The husband choose to become angry, thinking she is upset and going down the same road of anger and bitterness and her response proves it.
This would be a negative response, ANT. How do you know she is angry and upset? Did you ask? If she says yes, OK, but what if she says no. Will you believe her or continue down your perception she is angry and bitter and her response proves it?
The wife could be bitter for him questioning, she did not believe he would do what he said and how dare he ask, questioning her trust in him. Thus, her response would be an ANT.
Assuming there was no asking on either side what did you really mean, you could say, well she/he is always angry, doesn't trust, so that is just how it is. Is this true or the perception you have chosen to have of the other person? Maybe she was angry before, has realized this and is trying to be a better person, but you do not want to see it. You continue to only see negative and bad. What you continue to think and choose to see is what you will see, that is how perceptions work, they are your choose. Only wanting to see negative and bad in your spouse, or someone else, brings death to the relationship, chaos, confusion, turns you against one another and you wonder why things are failing?
A positive perception:
The wife sees the question husband asked as double checking, no harm. She is reassuring him in her trust in him, he said he would do pay the bill and she is trusting and believing he will do it.
The husband sees her response and perceives, my wife trusts me and is reassuring me in her trust, I will do what I told her I would do. She respects me.
The perceptions of this couple are to see good in each other, build one another up, bring life, love, trust, respect to each other. This builds their marriage and positive perceptions. In the future, when something happens, their automatic response, will be positive instead of negative, even if it is something big. Their first response will be to see good.
How does this relate to health?
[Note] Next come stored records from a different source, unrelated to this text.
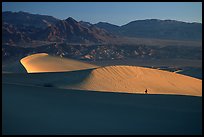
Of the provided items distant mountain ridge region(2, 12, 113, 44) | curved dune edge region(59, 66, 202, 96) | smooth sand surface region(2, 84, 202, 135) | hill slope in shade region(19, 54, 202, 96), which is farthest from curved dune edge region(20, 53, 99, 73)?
distant mountain ridge region(2, 12, 113, 44)

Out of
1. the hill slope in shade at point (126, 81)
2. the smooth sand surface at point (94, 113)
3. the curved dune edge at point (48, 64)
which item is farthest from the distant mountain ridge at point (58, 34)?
the smooth sand surface at point (94, 113)

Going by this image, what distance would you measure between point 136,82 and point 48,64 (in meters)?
12.8

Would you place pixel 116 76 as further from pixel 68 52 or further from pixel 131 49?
pixel 131 49

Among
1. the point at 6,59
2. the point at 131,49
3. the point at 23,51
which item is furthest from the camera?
the point at 131,49

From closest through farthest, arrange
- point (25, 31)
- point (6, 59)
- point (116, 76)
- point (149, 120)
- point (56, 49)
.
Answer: point (149, 120)
point (116, 76)
point (6, 59)
point (56, 49)
point (25, 31)

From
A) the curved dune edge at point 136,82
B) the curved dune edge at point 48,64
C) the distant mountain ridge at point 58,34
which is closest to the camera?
the curved dune edge at point 136,82

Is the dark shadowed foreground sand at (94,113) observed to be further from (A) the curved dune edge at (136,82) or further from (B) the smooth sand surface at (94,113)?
(A) the curved dune edge at (136,82)

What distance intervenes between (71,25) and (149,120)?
106m

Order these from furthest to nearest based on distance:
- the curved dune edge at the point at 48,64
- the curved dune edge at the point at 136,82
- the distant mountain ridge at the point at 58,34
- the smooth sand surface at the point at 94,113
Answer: the distant mountain ridge at the point at 58,34 → the curved dune edge at the point at 48,64 → the curved dune edge at the point at 136,82 → the smooth sand surface at the point at 94,113

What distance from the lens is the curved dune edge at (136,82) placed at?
2075 centimetres

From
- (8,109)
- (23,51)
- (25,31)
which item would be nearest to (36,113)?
(8,109)

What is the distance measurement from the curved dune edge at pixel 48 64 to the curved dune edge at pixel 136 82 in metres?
8.03

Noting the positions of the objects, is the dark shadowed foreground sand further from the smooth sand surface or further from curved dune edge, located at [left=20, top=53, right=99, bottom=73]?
curved dune edge, located at [left=20, top=53, right=99, bottom=73]

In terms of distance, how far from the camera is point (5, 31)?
94.5 m
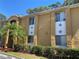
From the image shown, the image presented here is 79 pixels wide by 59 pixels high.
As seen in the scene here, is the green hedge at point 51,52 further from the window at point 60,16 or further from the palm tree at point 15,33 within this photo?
the window at point 60,16

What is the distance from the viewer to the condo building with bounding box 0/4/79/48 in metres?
21.1

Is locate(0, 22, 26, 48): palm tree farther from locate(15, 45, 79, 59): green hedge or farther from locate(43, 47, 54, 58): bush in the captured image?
locate(43, 47, 54, 58): bush

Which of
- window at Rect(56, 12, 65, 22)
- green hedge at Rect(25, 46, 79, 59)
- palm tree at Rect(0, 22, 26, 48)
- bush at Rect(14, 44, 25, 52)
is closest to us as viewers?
green hedge at Rect(25, 46, 79, 59)

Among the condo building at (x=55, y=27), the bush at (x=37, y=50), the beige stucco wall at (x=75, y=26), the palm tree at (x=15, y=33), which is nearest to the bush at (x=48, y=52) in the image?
the bush at (x=37, y=50)

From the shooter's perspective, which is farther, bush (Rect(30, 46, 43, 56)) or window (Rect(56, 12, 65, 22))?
window (Rect(56, 12, 65, 22))

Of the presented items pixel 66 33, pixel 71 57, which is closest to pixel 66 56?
pixel 71 57

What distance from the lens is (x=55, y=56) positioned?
19.5 metres

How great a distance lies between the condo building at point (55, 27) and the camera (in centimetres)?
2106

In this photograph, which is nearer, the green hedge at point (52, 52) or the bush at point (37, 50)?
the green hedge at point (52, 52)

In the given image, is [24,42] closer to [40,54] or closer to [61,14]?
[40,54]

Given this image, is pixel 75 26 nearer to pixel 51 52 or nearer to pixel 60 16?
pixel 60 16

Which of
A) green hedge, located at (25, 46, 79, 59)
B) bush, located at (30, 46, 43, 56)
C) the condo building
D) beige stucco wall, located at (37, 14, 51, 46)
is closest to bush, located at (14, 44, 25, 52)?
the condo building

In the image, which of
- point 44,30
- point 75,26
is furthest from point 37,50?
point 75,26

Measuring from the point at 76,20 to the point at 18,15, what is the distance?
1348cm
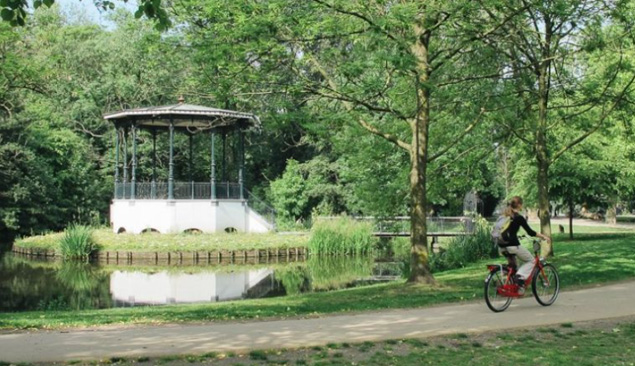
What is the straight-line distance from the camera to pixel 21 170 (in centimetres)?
3769

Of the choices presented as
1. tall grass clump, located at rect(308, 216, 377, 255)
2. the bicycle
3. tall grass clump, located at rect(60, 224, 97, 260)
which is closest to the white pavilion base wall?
tall grass clump, located at rect(60, 224, 97, 260)

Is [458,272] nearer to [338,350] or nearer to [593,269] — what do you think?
[593,269]

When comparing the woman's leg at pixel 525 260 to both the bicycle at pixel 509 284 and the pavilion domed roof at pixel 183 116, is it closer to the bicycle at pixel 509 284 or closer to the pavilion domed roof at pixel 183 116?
the bicycle at pixel 509 284

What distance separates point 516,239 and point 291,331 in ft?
12.3

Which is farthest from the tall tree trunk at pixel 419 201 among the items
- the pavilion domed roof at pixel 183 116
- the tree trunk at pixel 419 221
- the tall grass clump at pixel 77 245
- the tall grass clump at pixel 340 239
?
the tall grass clump at pixel 77 245

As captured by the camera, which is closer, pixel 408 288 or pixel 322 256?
pixel 408 288

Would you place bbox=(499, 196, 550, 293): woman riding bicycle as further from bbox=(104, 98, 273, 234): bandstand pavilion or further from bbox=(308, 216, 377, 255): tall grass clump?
bbox=(104, 98, 273, 234): bandstand pavilion

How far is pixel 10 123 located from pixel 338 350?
113 ft

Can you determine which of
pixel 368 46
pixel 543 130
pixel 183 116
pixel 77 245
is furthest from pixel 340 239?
pixel 368 46

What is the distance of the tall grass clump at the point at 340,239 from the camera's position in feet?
97.9

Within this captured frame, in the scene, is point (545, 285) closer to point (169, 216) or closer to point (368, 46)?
point (368, 46)

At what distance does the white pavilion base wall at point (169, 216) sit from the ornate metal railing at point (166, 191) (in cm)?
46

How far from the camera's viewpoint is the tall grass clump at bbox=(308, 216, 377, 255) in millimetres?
29844

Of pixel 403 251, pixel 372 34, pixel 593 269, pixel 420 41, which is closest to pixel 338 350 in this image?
pixel 372 34
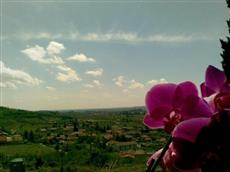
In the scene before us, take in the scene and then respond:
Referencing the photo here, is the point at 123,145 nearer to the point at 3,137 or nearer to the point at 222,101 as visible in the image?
the point at 3,137

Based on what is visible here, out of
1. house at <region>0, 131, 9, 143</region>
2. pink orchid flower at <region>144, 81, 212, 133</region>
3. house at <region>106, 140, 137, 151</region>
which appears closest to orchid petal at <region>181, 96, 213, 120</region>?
pink orchid flower at <region>144, 81, 212, 133</region>

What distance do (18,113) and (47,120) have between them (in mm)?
5926

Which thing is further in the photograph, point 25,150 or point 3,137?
point 3,137

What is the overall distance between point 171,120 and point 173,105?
0.01 m

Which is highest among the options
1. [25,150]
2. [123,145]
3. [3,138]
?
[3,138]

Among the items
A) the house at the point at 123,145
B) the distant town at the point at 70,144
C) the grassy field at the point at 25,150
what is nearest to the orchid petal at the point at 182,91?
the distant town at the point at 70,144

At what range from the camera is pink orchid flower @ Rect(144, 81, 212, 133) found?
0.26 m

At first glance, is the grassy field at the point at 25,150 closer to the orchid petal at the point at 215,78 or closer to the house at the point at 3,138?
the house at the point at 3,138

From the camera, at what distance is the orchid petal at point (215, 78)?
0.90 feet

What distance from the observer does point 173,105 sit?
28cm

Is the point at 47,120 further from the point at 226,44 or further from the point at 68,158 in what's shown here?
the point at 226,44

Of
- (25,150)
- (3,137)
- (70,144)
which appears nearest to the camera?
(25,150)

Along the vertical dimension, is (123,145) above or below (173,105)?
below

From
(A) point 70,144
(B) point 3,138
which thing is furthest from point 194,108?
(B) point 3,138
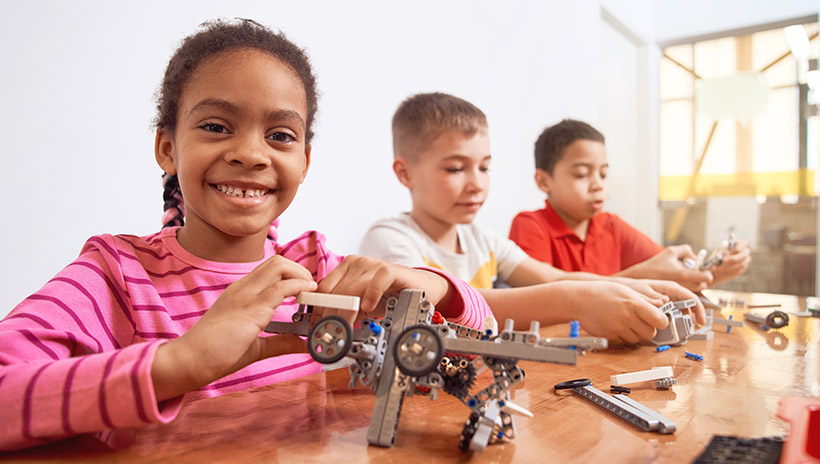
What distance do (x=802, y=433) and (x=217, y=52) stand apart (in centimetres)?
93

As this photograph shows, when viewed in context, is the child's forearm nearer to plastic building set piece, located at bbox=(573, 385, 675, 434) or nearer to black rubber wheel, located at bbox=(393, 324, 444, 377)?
plastic building set piece, located at bbox=(573, 385, 675, 434)

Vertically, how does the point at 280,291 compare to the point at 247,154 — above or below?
below

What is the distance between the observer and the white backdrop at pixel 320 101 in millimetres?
1187

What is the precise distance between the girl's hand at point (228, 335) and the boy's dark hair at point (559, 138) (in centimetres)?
187

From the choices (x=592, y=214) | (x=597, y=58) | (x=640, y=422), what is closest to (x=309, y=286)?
(x=640, y=422)

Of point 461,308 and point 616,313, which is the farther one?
point 616,313

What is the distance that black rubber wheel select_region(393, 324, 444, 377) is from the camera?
22.3 inches

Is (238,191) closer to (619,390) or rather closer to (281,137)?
(281,137)

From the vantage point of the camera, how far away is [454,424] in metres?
0.66

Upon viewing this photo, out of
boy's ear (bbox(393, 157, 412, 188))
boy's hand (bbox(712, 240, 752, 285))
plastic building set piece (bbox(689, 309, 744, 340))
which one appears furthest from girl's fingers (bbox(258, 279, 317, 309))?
boy's hand (bbox(712, 240, 752, 285))

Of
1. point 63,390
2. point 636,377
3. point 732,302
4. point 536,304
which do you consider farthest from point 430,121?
point 63,390

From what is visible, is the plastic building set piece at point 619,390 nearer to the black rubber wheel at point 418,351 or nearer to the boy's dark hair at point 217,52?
the black rubber wheel at point 418,351

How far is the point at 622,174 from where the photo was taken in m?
4.95

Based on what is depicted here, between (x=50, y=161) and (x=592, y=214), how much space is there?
187cm
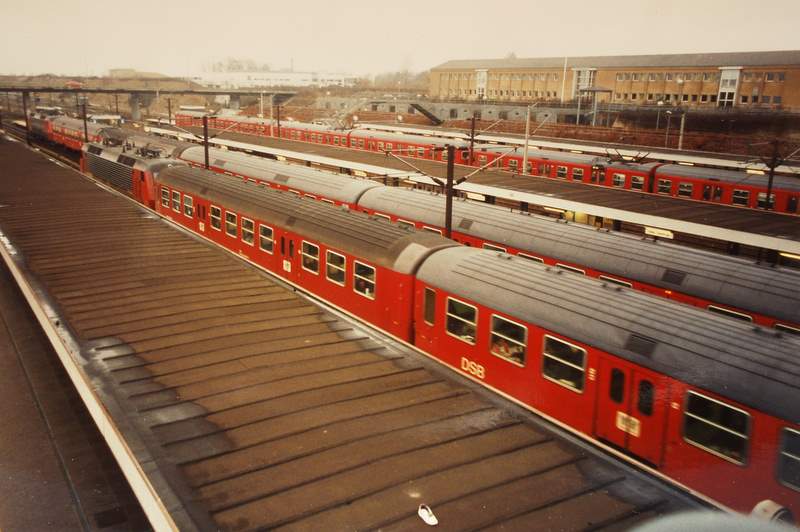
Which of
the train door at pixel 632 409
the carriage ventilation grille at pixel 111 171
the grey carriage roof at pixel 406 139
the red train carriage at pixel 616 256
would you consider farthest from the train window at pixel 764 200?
the carriage ventilation grille at pixel 111 171

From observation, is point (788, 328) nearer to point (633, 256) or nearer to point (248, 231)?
point (633, 256)

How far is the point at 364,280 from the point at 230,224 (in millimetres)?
8653

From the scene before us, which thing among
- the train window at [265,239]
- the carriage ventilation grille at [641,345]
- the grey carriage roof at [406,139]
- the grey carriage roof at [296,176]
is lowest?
the train window at [265,239]

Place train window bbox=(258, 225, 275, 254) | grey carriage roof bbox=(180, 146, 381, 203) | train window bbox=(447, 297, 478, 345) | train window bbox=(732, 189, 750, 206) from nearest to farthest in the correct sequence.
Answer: train window bbox=(447, 297, 478, 345), train window bbox=(258, 225, 275, 254), grey carriage roof bbox=(180, 146, 381, 203), train window bbox=(732, 189, 750, 206)

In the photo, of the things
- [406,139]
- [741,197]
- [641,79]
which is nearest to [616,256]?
[741,197]

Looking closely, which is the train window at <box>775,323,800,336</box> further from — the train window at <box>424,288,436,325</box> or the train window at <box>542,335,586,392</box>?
the train window at <box>424,288,436,325</box>

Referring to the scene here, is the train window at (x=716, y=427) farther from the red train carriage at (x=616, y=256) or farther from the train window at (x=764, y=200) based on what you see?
the train window at (x=764, y=200)

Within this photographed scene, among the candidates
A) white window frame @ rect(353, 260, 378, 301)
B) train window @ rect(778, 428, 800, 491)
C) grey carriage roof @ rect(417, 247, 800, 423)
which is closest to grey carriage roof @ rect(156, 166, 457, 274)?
white window frame @ rect(353, 260, 378, 301)

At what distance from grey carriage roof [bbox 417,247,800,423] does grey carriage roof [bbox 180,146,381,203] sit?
11033 millimetres

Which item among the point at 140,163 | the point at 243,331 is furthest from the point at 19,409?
the point at 140,163

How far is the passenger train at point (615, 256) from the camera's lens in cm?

When we are positive, there are positive feed back loops that happen in the body, good hormones being released that positively impact the brain, your health and relationships. We see the world as being safe, trust worthy. We find true joy and happiness. We are healthier in every aspect of our lives.
When we are negative, there is a feed back loop happening in the body, but this one is with negative hormones, causing more stress and anxiety, bad health. The longer we live here, the worse our lives, relationships and health become.
The beautiful, amazing thing about this, it is your choose. You choose. What do you want to see in others? How will you respond? You can choose to begin seeing the good, watch your relationships grow and blossom. It will be difficult at first, change is never easy and negative behavior patterns are very difficult to change, you need something like 20 positives for every one negative. You CAN do it. If you are the one trying and the other person is not, it will be hard. In time, with your positive responses and building up that person, or someone explaining to them about perceptions, they will begin to see good in you. The more positive, life giving you are, seeing the best in them, the harder it will be for them to see negative. Doesn't mean it wont happen. We cannot change some's perception, all we can do is be the best we can be and hope they will see the change, the good in us, but we cannot make them change. Give them every reason to see good.
Saving the world one stick of butter, and positive perception, at a time.